Korschenbroich: Pfingsttombola: 13 000 Euro sind das Ziel
VON THOMAS GRULKE - zuletzt aktualisiert: 08.05.2010Korschenbroich (RPO). Marco Heuter wusste gar nicht mehr, wohin mit dem Kleingeld. "Ich habe am Pfingstdienstag so viele Lose verkauft, dass ich erst mal nach Hause gehen und eine Abrechnung machen musste. Dieser Aufwand hat mich schon überrascht", erinnert sich Heuter. Seit vorigem Jahr gehört der ehemalige Präsident der St.-Katharina-Junggesellenbruderschaft zum sechsköpfigen Organisationsteam der großen Korschenbroicher Pfingsttombola.
"Ich habe die Tombola ja schon viele Jahre begleitet, sie ist fast ein Selbstläufer. Und die Herzlichkeit, mit der man von den Leuten beim Losverkauf empfangen wird, ist für uns zugleich die größte Motivation", sagt Heuter. Unter der Führung von Jürgen Hüsges hatte der Schützenzug "Lange Lulatsche" 1984 die Aktion ins Leben gerufen. Seit vielen Jahren kommt der Erlös dem aus Mönchengladbach stammenden Pfarrer Josef Neuenhofer und dessen Projekten für 4000 Straßenkinder in der bolivianischen Hauptstadt La Paz zugute.
2009 stellte Hüsges ein neues Team zusammen, das sich um die Organisation kümmert. In Heuter, Thomas Siegers, Friedhelm Pauen, Johannes Kronen und Sven Frank fand der Initiator und Vorsitzende der Kinder-Direkthilfe erfahrene Mitstreiter. "Ich war positiv überrascht, wie schnell wir an die Preise gekommen sind. Da macht es sich bemerkbar, dass Jürgen Hüsges ein großes Netzwerk aufgebaut hat und sich weiterhin mit um diesen Bereich kümmert", sagt Heuter, der für die Kasse verantwortlich ist.
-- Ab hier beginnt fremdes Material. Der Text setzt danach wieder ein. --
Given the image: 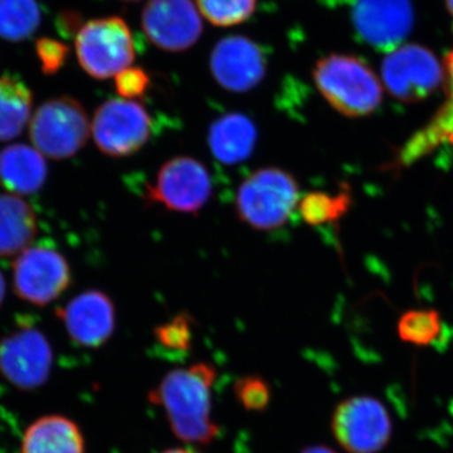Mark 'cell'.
Segmentation results:
<instances>
[{
	"mask_svg": "<svg viewBox=\"0 0 453 453\" xmlns=\"http://www.w3.org/2000/svg\"><path fill=\"white\" fill-rule=\"evenodd\" d=\"M216 375L213 365L198 363L170 372L151 390V403L163 408L179 440L208 445L219 434V426L211 419V387Z\"/></svg>",
	"mask_w": 453,
	"mask_h": 453,
	"instance_id": "obj_1",
	"label": "cell"
},
{
	"mask_svg": "<svg viewBox=\"0 0 453 453\" xmlns=\"http://www.w3.org/2000/svg\"><path fill=\"white\" fill-rule=\"evenodd\" d=\"M316 88L335 111L347 118H365L380 107L383 86L362 58L333 53L316 62Z\"/></svg>",
	"mask_w": 453,
	"mask_h": 453,
	"instance_id": "obj_2",
	"label": "cell"
},
{
	"mask_svg": "<svg viewBox=\"0 0 453 453\" xmlns=\"http://www.w3.org/2000/svg\"><path fill=\"white\" fill-rule=\"evenodd\" d=\"M299 204V184L286 170H256L238 188L235 213L256 231H273L290 219Z\"/></svg>",
	"mask_w": 453,
	"mask_h": 453,
	"instance_id": "obj_3",
	"label": "cell"
},
{
	"mask_svg": "<svg viewBox=\"0 0 453 453\" xmlns=\"http://www.w3.org/2000/svg\"><path fill=\"white\" fill-rule=\"evenodd\" d=\"M74 46L82 70L100 81L118 76L135 61L133 35L120 17L89 20L77 32Z\"/></svg>",
	"mask_w": 453,
	"mask_h": 453,
	"instance_id": "obj_4",
	"label": "cell"
},
{
	"mask_svg": "<svg viewBox=\"0 0 453 453\" xmlns=\"http://www.w3.org/2000/svg\"><path fill=\"white\" fill-rule=\"evenodd\" d=\"M88 115L76 98H50L33 115L29 136L35 148L53 160L73 157L88 142Z\"/></svg>",
	"mask_w": 453,
	"mask_h": 453,
	"instance_id": "obj_5",
	"label": "cell"
},
{
	"mask_svg": "<svg viewBox=\"0 0 453 453\" xmlns=\"http://www.w3.org/2000/svg\"><path fill=\"white\" fill-rule=\"evenodd\" d=\"M381 77L390 96L414 104L431 96L443 83V65L421 44H404L384 57Z\"/></svg>",
	"mask_w": 453,
	"mask_h": 453,
	"instance_id": "obj_6",
	"label": "cell"
},
{
	"mask_svg": "<svg viewBox=\"0 0 453 453\" xmlns=\"http://www.w3.org/2000/svg\"><path fill=\"white\" fill-rule=\"evenodd\" d=\"M150 115L142 104L112 98L98 106L92 119V136L101 153L127 157L144 148L151 136Z\"/></svg>",
	"mask_w": 453,
	"mask_h": 453,
	"instance_id": "obj_7",
	"label": "cell"
},
{
	"mask_svg": "<svg viewBox=\"0 0 453 453\" xmlns=\"http://www.w3.org/2000/svg\"><path fill=\"white\" fill-rule=\"evenodd\" d=\"M211 196L210 172L192 157L168 160L146 189L149 202L179 213H198L210 202Z\"/></svg>",
	"mask_w": 453,
	"mask_h": 453,
	"instance_id": "obj_8",
	"label": "cell"
},
{
	"mask_svg": "<svg viewBox=\"0 0 453 453\" xmlns=\"http://www.w3.org/2000/svg\"><path fill=\"white\" fill-rule=\"evenodd\" d=\"M333 434L349 453H377L392 436L388 411L372 396H351L336 407Z\"/></svg>",
	"mask_w": 453,
	"mask_h": 453,
	"instance_id": "obj_9",
	"label": "cell"
},
{
	"mask_svg": "<svg viewBox=\"0 0 453 453\" xmlns=\"http://www.w3.org/2000/svg\"><path fill=\"white\" fill-rule=\"evenodd\" d=\"M71 280L67 259L46 244L25 250L14 262V291L19 299L33 305L46 306L58 299Z\"/></svg>",
	"mask_w": 453,
	"mask_h": 453,
	"instance_id": "obj_10",
	"label": "cell"
},
{
	"mask_svg": "<svg viewBox=\"0 0 453 453\" xmlns=\"http://www.w3.org/2000/svg\"><path fill=\"white\" fill-rule=\"evenodd\" d=\"M142 26L148 40L166 52L192 49L203 33L201 13L193 0H149Z\"/></svg>",
	"mask_w": 453,
	"mask_h": 453,
	"instance_id": "obj_11",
Die voriges Jahr eingenommenen 13 000 Euro sind auch für dieses Jahr der Richtwert. Seit Palmsonntag sind Lose zum Preis von je einem Euro zu kaufen (unter anderem auch bei Korschenbroicher Kreditinstituten, Geschäften und Bäckereien). "Wir setzen auf das Netzwerk der Schützen und geben den einzelnen Zügen die Lose in Kommission", erklärt Heuter. Die Hauptverkaufstage sind allerdings traditionell der Dienstag und Mittwoch während Unges Pengste.
Am letzten Abend werden auch die Gewinner gezogen. Bereits jetzt haben die Organisatoren wieder über 400 gespendete Preise gesammelt. Hauptpreis wird ein Reisegutschein im Wert von 1500 Euro sein. "An drei aufeinanderfolgenden Samstagen werden wir die Preise an die Gewinner ausgeben", sagt Heuter. Zunächst aber hoffen die Organisatoren wieder auf einen ordentlichen Betrag für die Straßenkinder. "Wenn man so viel feiert, muss doch auch der Euro für ein Los drin sein", sagt Heuter.